» **Task statement**
Each record should be given back exactly, with none missing.
Supplied entries section start
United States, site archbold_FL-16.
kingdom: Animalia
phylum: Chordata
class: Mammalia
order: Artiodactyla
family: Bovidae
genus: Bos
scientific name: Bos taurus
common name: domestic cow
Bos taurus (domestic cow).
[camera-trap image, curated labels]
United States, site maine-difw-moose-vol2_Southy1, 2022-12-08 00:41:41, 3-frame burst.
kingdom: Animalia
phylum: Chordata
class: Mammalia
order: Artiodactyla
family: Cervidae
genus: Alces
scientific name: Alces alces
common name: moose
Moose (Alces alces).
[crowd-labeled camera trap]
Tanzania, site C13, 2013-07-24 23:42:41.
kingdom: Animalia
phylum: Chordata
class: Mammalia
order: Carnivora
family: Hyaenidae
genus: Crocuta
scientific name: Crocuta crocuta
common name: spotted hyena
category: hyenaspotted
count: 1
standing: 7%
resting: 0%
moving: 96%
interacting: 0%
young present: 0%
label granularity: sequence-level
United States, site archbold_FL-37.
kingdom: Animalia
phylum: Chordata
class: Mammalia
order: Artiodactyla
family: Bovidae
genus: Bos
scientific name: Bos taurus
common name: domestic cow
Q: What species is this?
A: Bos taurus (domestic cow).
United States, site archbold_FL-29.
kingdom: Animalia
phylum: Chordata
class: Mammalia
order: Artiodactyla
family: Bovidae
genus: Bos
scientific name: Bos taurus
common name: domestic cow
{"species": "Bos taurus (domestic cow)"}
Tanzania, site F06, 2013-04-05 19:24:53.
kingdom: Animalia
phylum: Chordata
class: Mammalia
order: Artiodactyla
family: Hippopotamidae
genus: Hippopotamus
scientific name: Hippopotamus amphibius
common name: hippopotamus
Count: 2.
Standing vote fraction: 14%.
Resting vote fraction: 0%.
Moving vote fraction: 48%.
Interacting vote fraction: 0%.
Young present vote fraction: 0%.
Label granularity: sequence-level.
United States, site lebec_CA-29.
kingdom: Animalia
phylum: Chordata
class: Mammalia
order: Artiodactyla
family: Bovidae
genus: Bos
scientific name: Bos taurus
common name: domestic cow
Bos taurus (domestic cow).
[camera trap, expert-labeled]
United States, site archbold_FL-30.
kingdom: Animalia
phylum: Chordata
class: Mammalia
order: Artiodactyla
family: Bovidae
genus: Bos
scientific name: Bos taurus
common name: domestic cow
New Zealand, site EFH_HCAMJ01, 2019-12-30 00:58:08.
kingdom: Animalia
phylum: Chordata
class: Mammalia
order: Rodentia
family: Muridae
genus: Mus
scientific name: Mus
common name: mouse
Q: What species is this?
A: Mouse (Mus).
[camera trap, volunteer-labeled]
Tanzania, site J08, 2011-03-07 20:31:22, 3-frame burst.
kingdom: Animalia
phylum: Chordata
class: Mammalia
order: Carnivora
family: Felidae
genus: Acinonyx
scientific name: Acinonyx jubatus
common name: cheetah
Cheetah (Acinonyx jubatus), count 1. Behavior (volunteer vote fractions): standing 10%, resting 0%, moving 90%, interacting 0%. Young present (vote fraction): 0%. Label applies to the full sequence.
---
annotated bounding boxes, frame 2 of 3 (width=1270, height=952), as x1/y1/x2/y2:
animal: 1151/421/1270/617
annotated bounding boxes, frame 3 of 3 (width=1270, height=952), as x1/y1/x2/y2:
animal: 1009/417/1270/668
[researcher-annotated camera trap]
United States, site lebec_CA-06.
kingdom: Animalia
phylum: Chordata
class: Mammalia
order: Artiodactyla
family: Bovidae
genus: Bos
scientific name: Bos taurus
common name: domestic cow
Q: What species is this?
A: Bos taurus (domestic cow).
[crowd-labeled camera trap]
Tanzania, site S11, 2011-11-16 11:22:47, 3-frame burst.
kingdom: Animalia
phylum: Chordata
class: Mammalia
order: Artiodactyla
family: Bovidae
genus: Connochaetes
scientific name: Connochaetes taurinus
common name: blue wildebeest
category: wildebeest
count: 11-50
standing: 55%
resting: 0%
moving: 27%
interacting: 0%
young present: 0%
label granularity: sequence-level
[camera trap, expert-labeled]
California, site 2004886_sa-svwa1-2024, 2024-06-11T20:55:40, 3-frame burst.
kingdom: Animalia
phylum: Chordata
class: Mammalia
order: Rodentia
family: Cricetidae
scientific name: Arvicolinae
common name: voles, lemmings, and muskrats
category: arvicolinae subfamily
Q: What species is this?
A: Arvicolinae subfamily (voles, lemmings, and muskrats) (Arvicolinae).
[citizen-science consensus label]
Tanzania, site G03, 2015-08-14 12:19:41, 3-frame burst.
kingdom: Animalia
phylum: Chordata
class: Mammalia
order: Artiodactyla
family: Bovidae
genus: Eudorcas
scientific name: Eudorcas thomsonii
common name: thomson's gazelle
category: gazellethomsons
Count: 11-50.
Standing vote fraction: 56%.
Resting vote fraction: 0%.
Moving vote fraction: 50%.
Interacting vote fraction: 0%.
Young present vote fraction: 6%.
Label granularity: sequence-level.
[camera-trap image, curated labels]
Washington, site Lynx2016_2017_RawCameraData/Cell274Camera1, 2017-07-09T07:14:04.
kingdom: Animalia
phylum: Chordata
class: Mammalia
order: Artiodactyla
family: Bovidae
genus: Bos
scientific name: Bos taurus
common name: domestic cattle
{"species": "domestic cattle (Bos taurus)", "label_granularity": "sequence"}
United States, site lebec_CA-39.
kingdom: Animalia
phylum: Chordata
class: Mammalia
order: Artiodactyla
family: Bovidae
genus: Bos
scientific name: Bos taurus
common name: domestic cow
Supplied entries section end
» **Answer for the task**
United States, site archbold_FL-16.
kingdom: Animalia
phylum: Chordata
class: Mammalia
order: Artiodactyla
family: Bovidae
genus: Bos
scientific name: Bos taurus
common name: domestic cow
Bos taurus (domestic cow).
[camera-trap image, curated labels]
United States, site maine-difw-moose-vol2_Southy1, 2022-12-08 00:41:41, 3-frame burst.
kingdom: Animalia
phylum: Chordata
class: Mammalia
order: Artiodactyla
family: Cervidae
genus: Alces
scientific name: Alces alces
common name: moose
Moose (Alces alces).
[crowd-labeled camera trap]
Tanzania, site C13, 2013-07-24 23:42:41.
kingdom: Animalia
phylum: Chordata
class: Mammalia
order: Carnivora
family: Hyaenidae
genus: Crocuta
scientific name: Crocuta crocuta
common name: spotted hyena
category: hyenaspotted
count: 1
standing: 7%
resting: 0%
moving: 96%
interacting: 0%
young present: 0%
label granularity: sequence-level
United States, site archbold_FL-37.
kingdom: Animalia
phylum: Chordata
class: Mammalia
order: Artiodactyla
family: Bovidae
genus: Bos
scientific name: Bos taurus
common name: domestic cow
Q: What species is this?
A: Bos taurus (domestic cow).
United States, site archbold_FL-29.
kingdom: Animalia
phylum: Chordata
class: Mammalia
order: Artiodactyla
family: Bovidae
genus: Bos
scientific name: Bos taurus
common name: domestic cow
{"species": "Bos taurus (domestic cow)"}
Tanzania, site F06, 2013-04-05 19:24:53.
kingdom: Animalia
phylum: Chordata
class: Mammalia
order: Artiodactyla
family: Hippopotamidae
genus: Hippopotamus
scientific name: Hippopotamus amphibius
common name: hippopotamus
Count: 2.
Standing vote fraction: 14%.
Resting vote fraction: 0%.
Moving vote fraction: 48%.
Interacting vote fraction: 0%.
Young present vote fraction: 0%.
Label granularity: sequence-level.
United States, site lebec_CA-29.
kingdom: Animalia
phylum: Chordata
class: Mammalia
order: Artiodactyla
family: Bovidae
genus: Bos
scientific name: Bos taurus
common name: domestic cow
Bos taurus (domestic cow).
[camera trap, expert-labeled]
United States, site archbold_FL-30.
kingdom: Animalia
phylum: Chordata
class: Mammalia
order: Artiodactyla
family: Bovidae
genus: Bos
scientific name: Bos taurus
common name: domestic cow
New Zealand, site EFH_HCAMJ01, 2019-12-30 00:58:08.
kingdom: Animalia
phylum: Chordata
class: Mammalia
order: Rodentia
family: Muridae
genus: Mus
scientific name: Mus
common name: mouse
Q: What species is this?
A: Mouse (Mus).
[camera trap, volunteer-labeled]
Tanzania, site J08, 2011-03-07 20:31:22, 3-frame burst.
kingdom: Animalia
phylum: Chordata
class: Mammalia
order: Carnivora
family: Felidae
genus: Acinonyx
scientific name: Acinonyx jubatus
common name: cheetah
Cheetah (Acinonyx jubatus), count 1. Behavior (volunteer vote fractions): standing 10%, resting 0%, moving 90%, interacting 0%. Young present (vote fraction): 0%. Label applies to the full sequence.
---
annotated bounding boxes, frame 2 of 3 (width=1270, height=952), as x1/y1/x2/y2:
animal: 1151/421/1270/617
annotated bounding boxes, frame 3 of 3 (width=1270, height=952), as x1/y1/x2/y2:
animal: 1009/417/1270/668
[researcher-annotated camera trap]
United States, site lebec_CA-06.
kingdom: Animalia
phylum: Chordata
class: Mammalia
order: Artiodactyla
family: Bovidae
genus: Bos
scientific name: Bos taurus
common name: domestic cow
Q: What species is this?
A: Bos taurus (domestic cow).
[crowd-labeled camera trap]
Tanzania, site S11, 2011-11-16 11:22:47, 3-frame burst.
kingdom: Animalia
phylum: Chordata
class: Mammalia
order: Artiodactyla
family: Bovidae
genus: Connochaetes
scientific name: Connochaetes taurinus
common name: blue wildebeest
category: wildebeest
count: 11-50
standing: 55%
resting: 0%
moving: 27%
interacting: 0%
young present: 0%
label granularity: sequence-level
[camera trap, expert-labeled]
California, site 2004886_sa-svwa1-2024, 2024-06-11T20:55:40, 3-frame burst.
kingdom: Animalia
phylum: Chordata
class: Mammalia
order: Rodentia
family: Cricetidae
scientific name: Arvicolinae
common name: voles, lemmings, and muskrats
category: arvicolinae subfamily
Q: What species is this?
A: Arvicolinae subfamily (voles, lemmings, and muskrats) (Arvicolinae).
[citizen-science consensus label]
Tanzania, site G03, 2015-08-14 12:19:41, 3-frame burst.
kingdom: Animalia
phylum: Chordata
class: Mammalia
order: Artiodactyla
family: Bovidae
genus: Eudorcas
scientific name: Eudorcas thomsonii
common name: thomson's gazelle
category: gazellethomsons
Count: 11-50.
Standing vote fraction: 56%.
Resting vote fraction: 0%.
Moving vote fraction: 50%.
Interacting vote fraction: 0%.
Young present vote fraction: 6%.
Label granularity: sequence-level.
[camera-trap image, curated labels]
Washington, site Lynx2016_2017_RawCameraData/Cell274Camera1, 2017-07-09T07:14:04.
kingdom: Animalia
phylum: Chordata
class: Mammalia
order: Artiodactyla
family: Bovidae
genus: Bos
scientific name: Bos taurus
common name: domestic cattle
{"species": "domestic cattle (Bos taurus)", "label_granularity": "sequence"}
United States, site lebec_CA-39.
kingdom: Animalia
phylum: Chordata
class: Mammalia
order: Artiodactyla
family: Bovidae
genus: Bos
scientific name: Bos taurus
common name: domestic cow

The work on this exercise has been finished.